Um futuro sombrio

Logo depois de ser descrito, em 1926, o pica-pau-do-parnaíba (Celeus obrieni), que ocorre em Goiás, Tocantins, Mato Grosso, Maranhão e Piauí, não foi mais encontrado. Sua ‘redescoberta’, em 2006, veio acompanhada de uma preocupação: o risco de extinção, segundo biólogos do Grupo de Pesquisa em Ecologia e Conservação de Aves da Universidade Federal do Tocantins (UFT), que estudam a espécie desde 2008.

Durante seis meses, a equipe da UFT, liderada pelo ornitólogo Renato Torres Pinheiro, monitorou seis indivíduos em reservas legais de propriedades particulares, através do sistema de radiotelemetria. Além de revelar hábitos da espécie ainda não conhecidos, o monitoramento – feito com o auxílio de minúsculos aparelhos instalados no corpo da ave – mostrou que a degradação do cerrado, bioma em que ela ocorre, é a principal ameaça à sua sobrevivência.

Por ter permanecido muito tempo sem ser avistado, o pica-pau-do-parnaíba foi incluído na Lista Vermelha da União Internacional para a Conservação da Natureza

Por ter permanecido muito tempo sem ser avistado, o pica-pau-do-parnaíba foi incluído na Lista Vermelha da União Internacional para a Conservação da Natureza. Após sua redescoberta e em razão dos estudos que passaram a ser feitos, ele se mantém na lista, porém em uma categoria menos crítica. Entretanto, não está na Lista Nacional das Espécies da Fauna Brasileira Ameaçadas de Extinção, do Ministério do Meio Ambiente. Mas, segundo Pinheiro, sua inclusão já foi sugerida.

A equipe da UFT ainda não pôde estimar com segurança o tamanho da população da espécie. Mas os pesquisadores a calculam em cerca de 20 mil casais. “Trata-se de uma população relativamente pequena”, avalia Pinheiro.

Ameaça agrícola

Com cerca de 20 cm e pesando em média 100 g, o pica-pau-do-parnaíba tem hábitos alimentares bastante específicos, o que aumenta a preocupação com o seu futuro: alimenta-se de formigas que vivem dentro do bambu conhecido popularmente como taboca (Guadua paniculata). Das 20 espécies de formiga encontradas na taboca, só quatro fazem parte do cardápio do animal, que fura a planta para capturá-las.

Bambu
Bambu ‘Guadua paniculata’, espécie comum no cerrado brasileiro. (foto: Alex Popovkin/ Wikimedia Commons – CC BY 2.0)

C. obrieni vive principalmente no chamado cerrado florestal, ou cerradão, uma das fisionomias do cerrado. Para se alimentar e reproduzir, precisa de uma área de aproximadamente 250 hectares; em alguns casos, requer até 500 hectares. Segundo os pesquisadores, é difícil encontrar áreas de cerradão preservado nessas dimensões hoje em dia.
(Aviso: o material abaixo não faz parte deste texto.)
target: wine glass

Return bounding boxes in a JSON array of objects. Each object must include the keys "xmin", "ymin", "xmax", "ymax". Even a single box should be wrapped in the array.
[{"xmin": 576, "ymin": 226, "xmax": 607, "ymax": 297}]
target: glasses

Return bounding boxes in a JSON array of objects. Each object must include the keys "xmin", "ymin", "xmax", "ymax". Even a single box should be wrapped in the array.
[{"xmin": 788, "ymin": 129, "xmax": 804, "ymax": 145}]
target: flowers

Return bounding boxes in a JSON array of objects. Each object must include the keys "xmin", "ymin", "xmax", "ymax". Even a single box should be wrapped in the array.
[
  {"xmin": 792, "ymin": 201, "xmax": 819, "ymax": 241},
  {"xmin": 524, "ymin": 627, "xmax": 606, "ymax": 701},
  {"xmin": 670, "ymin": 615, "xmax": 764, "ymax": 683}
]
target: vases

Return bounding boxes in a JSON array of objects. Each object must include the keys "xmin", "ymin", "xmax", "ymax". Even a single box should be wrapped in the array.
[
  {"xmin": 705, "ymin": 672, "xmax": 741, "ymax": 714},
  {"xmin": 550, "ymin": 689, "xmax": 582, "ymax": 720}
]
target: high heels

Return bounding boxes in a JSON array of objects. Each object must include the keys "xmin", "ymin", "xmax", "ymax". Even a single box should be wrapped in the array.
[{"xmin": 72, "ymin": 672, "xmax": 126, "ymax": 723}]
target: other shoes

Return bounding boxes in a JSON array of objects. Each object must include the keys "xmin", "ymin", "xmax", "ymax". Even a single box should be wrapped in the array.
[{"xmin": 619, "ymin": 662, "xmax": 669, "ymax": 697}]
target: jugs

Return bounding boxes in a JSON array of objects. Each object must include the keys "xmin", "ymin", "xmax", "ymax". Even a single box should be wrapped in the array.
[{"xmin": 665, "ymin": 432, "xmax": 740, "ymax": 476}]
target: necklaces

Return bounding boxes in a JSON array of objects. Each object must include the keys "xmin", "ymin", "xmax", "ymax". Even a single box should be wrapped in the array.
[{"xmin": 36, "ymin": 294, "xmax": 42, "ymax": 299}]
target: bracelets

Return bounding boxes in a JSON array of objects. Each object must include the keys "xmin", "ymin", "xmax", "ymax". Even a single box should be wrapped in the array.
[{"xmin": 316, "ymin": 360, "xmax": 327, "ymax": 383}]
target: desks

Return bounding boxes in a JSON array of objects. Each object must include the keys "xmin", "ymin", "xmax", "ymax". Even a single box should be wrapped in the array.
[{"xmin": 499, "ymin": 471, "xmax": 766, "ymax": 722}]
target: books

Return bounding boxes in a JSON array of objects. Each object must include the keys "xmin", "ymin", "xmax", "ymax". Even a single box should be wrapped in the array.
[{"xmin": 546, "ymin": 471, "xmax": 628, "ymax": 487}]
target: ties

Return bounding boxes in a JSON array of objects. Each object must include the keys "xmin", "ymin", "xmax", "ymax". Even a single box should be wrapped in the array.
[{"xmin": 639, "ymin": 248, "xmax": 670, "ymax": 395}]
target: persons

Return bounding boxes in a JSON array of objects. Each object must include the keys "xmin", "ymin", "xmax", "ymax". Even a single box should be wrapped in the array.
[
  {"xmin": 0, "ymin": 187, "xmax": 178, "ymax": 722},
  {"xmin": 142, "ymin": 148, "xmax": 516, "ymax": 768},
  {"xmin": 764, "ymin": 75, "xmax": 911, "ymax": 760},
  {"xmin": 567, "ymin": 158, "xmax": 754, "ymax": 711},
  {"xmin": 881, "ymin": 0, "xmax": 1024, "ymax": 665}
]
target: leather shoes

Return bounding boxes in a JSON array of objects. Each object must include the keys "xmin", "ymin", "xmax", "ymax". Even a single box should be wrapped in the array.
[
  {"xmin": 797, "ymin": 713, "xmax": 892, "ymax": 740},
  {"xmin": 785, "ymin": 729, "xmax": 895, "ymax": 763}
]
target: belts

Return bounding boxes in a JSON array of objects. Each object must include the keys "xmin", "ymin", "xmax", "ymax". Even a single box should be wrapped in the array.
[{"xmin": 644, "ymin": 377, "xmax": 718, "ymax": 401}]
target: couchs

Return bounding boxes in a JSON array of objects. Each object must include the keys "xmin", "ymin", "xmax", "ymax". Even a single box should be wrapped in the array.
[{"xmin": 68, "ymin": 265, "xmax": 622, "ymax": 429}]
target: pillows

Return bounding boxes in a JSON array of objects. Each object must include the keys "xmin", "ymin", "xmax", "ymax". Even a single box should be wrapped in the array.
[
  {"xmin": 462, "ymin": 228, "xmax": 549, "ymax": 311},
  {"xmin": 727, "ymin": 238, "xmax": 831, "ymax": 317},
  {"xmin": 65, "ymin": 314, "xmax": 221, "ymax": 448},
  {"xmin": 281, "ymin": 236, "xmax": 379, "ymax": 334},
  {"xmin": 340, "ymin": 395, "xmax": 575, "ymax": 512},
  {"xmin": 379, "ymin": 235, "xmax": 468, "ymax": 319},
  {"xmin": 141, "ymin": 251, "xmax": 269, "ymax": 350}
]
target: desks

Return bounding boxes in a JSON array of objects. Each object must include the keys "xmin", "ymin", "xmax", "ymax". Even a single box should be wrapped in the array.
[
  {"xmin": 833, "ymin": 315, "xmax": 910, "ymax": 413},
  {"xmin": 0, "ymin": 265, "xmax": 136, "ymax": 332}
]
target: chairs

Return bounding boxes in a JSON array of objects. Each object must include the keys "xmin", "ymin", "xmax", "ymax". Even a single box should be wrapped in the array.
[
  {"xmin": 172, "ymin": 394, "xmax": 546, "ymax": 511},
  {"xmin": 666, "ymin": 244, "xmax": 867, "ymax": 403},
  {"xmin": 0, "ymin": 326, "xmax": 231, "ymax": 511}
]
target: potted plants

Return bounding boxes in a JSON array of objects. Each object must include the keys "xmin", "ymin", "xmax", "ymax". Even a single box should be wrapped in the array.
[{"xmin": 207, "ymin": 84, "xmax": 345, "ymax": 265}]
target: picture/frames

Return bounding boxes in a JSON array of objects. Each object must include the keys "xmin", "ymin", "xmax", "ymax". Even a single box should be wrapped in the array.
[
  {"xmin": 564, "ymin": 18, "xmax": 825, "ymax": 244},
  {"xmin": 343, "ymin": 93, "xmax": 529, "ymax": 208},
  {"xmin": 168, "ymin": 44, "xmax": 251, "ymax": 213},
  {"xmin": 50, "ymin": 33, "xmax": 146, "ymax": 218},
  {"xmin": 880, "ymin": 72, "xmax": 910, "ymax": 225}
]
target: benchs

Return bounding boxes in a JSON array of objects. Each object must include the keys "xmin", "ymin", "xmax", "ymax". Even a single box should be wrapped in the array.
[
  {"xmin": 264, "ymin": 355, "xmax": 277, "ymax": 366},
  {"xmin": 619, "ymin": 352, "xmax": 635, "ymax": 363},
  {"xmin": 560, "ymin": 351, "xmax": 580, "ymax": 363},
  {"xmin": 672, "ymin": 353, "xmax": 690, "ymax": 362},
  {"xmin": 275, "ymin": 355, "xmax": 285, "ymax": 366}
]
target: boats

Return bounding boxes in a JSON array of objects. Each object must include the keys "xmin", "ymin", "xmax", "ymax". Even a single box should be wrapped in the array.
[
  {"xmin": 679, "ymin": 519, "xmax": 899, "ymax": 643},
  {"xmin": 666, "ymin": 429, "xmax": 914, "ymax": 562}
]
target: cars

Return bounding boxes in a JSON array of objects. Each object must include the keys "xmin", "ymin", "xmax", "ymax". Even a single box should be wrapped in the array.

De solo fértil, o cerradão é muito visado para a agricultura. A devastação para plantios acaba então criando fragmentos isolados de mata, de tamanhos menores que o necessário para a sobrevivência da espécie.

“Quase 95% dos fragmentos de área preservada têm menos de 50 hectares”, afirma Pinheiro. Segundo ele, o isolamento desses territórios devido à expansão de áreas agrícolas inibe o deslocamento dos animais. “Em médio e longo prazo, o contínuo processo de fragmentação pode levar a espécie à extinção.”

Estratégias de conservação

Com o resultado dos estudos, o pica-pau-do-parnaíba passou a integrar o Plano de Ação Nacional das Aves do Cerrado, elaborado pelo Centro Nacional de Pesquisa e Conservação das Aves do Cerrado. No documento estão explicitadas as propostas de ações de conservação de várias espécies do bioma.

No caso de C. obrieni, a primeira medida de conservação sugerida é a criação de unidades de proteção integral

No caso de C. obrieni, a primeira medida sugerida é a criação de unidades de proteção integral. Também estão sendo estudadas propostas de incentivo para transformar propriedades privadas em reservas particulares do patrimônio natural, conhecidas como RPPNs.

“Se quisermos que o pica-pau-do-parnaíba continue a fazer parte da nossa fauna, será preciso que as ações sugeridas no plano se tornem realidade”, alerta Pinheiro.